Q1. Scenario: Generate 1000 random numbers from a normal distribution and plot a histogram with 30 bins. Also plot the kernel density estimate.
data = np.random.randn(1000); plt.hist(data, bins=30, density=True, alpha=0.6, label=''Histogram''); plt.hist(data, bins=30, density=True, cumulative=True) for CDF. For KDE: from scipy.stats import gaussian_kde; kde = gaussian_kde(data); x = np.linspace(-4,4,200); plt.plot(x, kde(x), label=''KDE'').
Q2. Scenario: Create a scatter plot of x and y data: x = [1,2,3,4,5], y = [2,4,5,4,3]. Add regression line using numpy polyfit.

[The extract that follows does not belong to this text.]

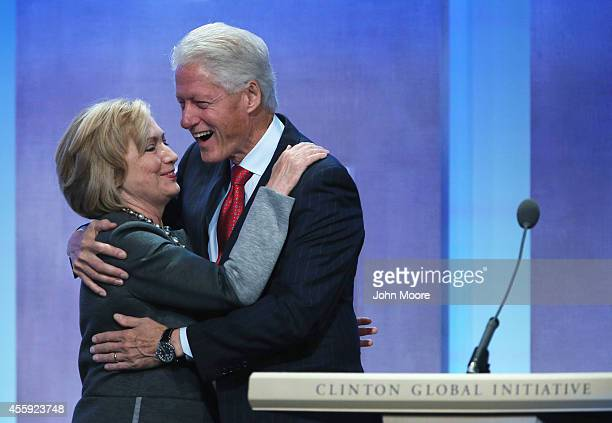 Former Secretary of State Hillary Clinton and former US President Bill Clinton embrace at the opening plenary session of the Clinton Global...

plt.scatter(x, y); coeffs = np.polyfit(x, y, 1); line = np.poly1d(coeffs); plt.plot(x, line(x), color=''red''); plt.show(). Scatter plots show relationship between two variables.
Q3. Scenario: Color scatter points by a third variable (size or color) using c parameter. Use a colormap.
plt.scatter(x, y, c=z, cmap=''viridis''); plt.colorbar(label=''Z value''). This adds a colorbar. Useful for visualizing clusters or gradients.
Q4. Scenario: Plot two histograms on the same axes with transparency to compare distributions of two datasets.
plt.hist(data1, bins=20, alpha=0.5, label=''Data1''); plt.hist(data2, bins=20, alpha=0.5, label=''Data2''); plt.legend(); plt.show(). Alpha controls transparency.
Q5. Scenario: Use plt.subplots to create a 1x2 grid of plots: left histogram, right scatter.
fig, (ax1, ax2) = plt.subplots(1,2, figsize=(10,4)); ax1.hist(data); ax1.set_title(''Histogram''); ax2.scatter(x,y); ax2.set_title(''Scatter''); plt.tight_layout(); plt.show().